A significant risk of sudden cardiac death (SCD) in patients with newly diagnosed cardiomyopathy with reduced left ventricular ejection fraction (LVEF) was revealed by the SCD-PROTECT study.

Purpose

This exploratory sub-group analysis of the SCD-PROTECT study aimed to assess gender differences in baseline and outcome data.

Methods

The SCD-PROTECT study included all patients in Germany who received a wearable cardioverter-defibrillator (WCD) between December 2021 and May 2023 due to non-ischemic cardiomyopathy (NICM) or myocardial infarction / coronary artery disease (MI/CAD). The primary endpoint of the SCD-PROTECT study was the incidence of SCA due to sustained ventricular arrhythmias and was evaluated according to gender in this sub-analysis. It was measured by appropriate treatments delivered by a WCD and reported as events per 100 patient-years. Secondary endpoints included inappropriate WCD treatments, all-cause mortality, adverse events, adherence to WCD use, and heart failure medication patterns.

Results

Out of 19,598 patients enrolled in the SCD-PROTECT study, 4,053 (20.7%) were women, 11,449 patients (female 23.8%) with NICM and 8,149 patients (female 16.3%) with MI/CAD. Baseline characteristics, arrhythmias during hospital stay, and medication at hospital discharge stratified by gender are presented in Table 1.

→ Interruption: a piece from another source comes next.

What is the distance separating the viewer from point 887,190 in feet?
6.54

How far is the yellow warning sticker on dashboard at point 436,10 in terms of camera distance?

The incidence rate of the first appropriate treatment in the total group was 6.01 (95%CI: 4.37-8.07) per 100 patient-years for women and 7.43 (95%CI: 6.46-8.52) per 100 patient-years for men (gender difference: p=0.19). In the NICM group it was 4.60 (95%CI: 2.92-6.90) per 100 patient-years for women and 6.57 (95%CI: 5.37-7.96) per 100 patient-years for men (p=0.15), and in the MI/CAD group 9.04 (95%CI: 5.60-13.82) per 100 patient-years in women and 8.56 (95%CI: 7.0-10.38) per 100 patient-years in men (p=0.81). The overall incidence density of appropriate treatments in the total group was 9.69 (95%CI: 7.57-12.22) per 100 patient years for women and 11.56 (95%CI: 10.34-12.89) per 100 patient-years for men (p=0.21). In the NICM group it was 6.60 (95%CI: 4.54-9.27) per 100 patient-years for women and 9.14 (95%CI: 7.71-10.75) per 100 patient-years for men (p=0.10), and in the MI/CAD group 16.36 (95%CI: 11.58-22.45) per 100 patient-years in women and 14.72 (95%CI: 12.64-17.04) per 100 patient-years in men (p=0.58).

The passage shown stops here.